Цитаты люди на болоте
Обновлено: 06.11.2024
- Гляди, какой смелый стал. Герой!
- И тебя, и языка твоего. все равно.
Своей шуткой Василь старается прикрыть странное желание, которое давно не дает ему покоя: почему-то очень хочется поцеловать Ганну. Как будто ничего особенного в этом нет, бояться нечего, а вот не может он осмелиться. Не было еще никогда такого, мать и то, насколько помнит, не целовал. Как только подумает, что сейчас поцелует Ганну, неловко делается, одолевает стыд и тревога, но искушение, бес его возьми, не пропадает, даже со временем усиливается. У других хлопцев это очень просто. Хоня-озорник тот и на танцах, при людях, бывает, поцелует, и ему хоть бы что! А Василю трудно. У него все выходит не просто.
- Ой, не жми так пальцы! - просит Ганна.
- Не очень! Аж терпеть нельзя.
Василь отпускает ее руки. Долго после этого он стоит молча, затаив в груди обиду. Подумаешь, какая нежная, немножко от души пальцы сжал, так она уж и стерпеть не может! Не хочет - ну и не надо! Он и совсем может за руки не брать! И не возьмет.

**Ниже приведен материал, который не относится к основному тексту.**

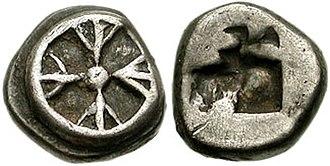 Hippias (tyrant) - Coinage of Athens at the time of Hippias. Four-spoked wheel / Incuse square, divided diagonally. Circa 545-510 BC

И так не в меру разговорившись перед этим, в мыслях уже отдалившийся от нее, Василь долго молчит. Молчание, как и прежде, его не стесняет. Василь будто и не замечает его. Он и так стал слишком болтлив с Ганной, другие, бывает, из него слова не вытянут. Василь не охотник до пустых разговоров.
Шумят, шепчутся груши. Где-то залилась лаем собака, ей отозвались другие. Собаки быстро умолкают, и снова - только груши шумят.
Василь молчит, несмотря на то, что Ганна начинает беспокойно шевелиться, поглядывает на него с нетерпением.
- Гляжу я на тебя и думаю. - говорит Ганна и нарочито умолкает.
- Кавалер из тебя веселый. Будто воды в рот набрал!
Василь уже готов был снова обидеться, но Ганна ласково, искренне просит
У Василя от этой искренности готовая было прорваться обида сразу пропадает. Он, повеселев, думает, ищет, что сказать.
- У Корча вороной жеребец ногу на гвоздь напорол.
Хромает. Корч ездил в местечко за доктором.
- Ага, я его видела. Он вез его уже под вечер.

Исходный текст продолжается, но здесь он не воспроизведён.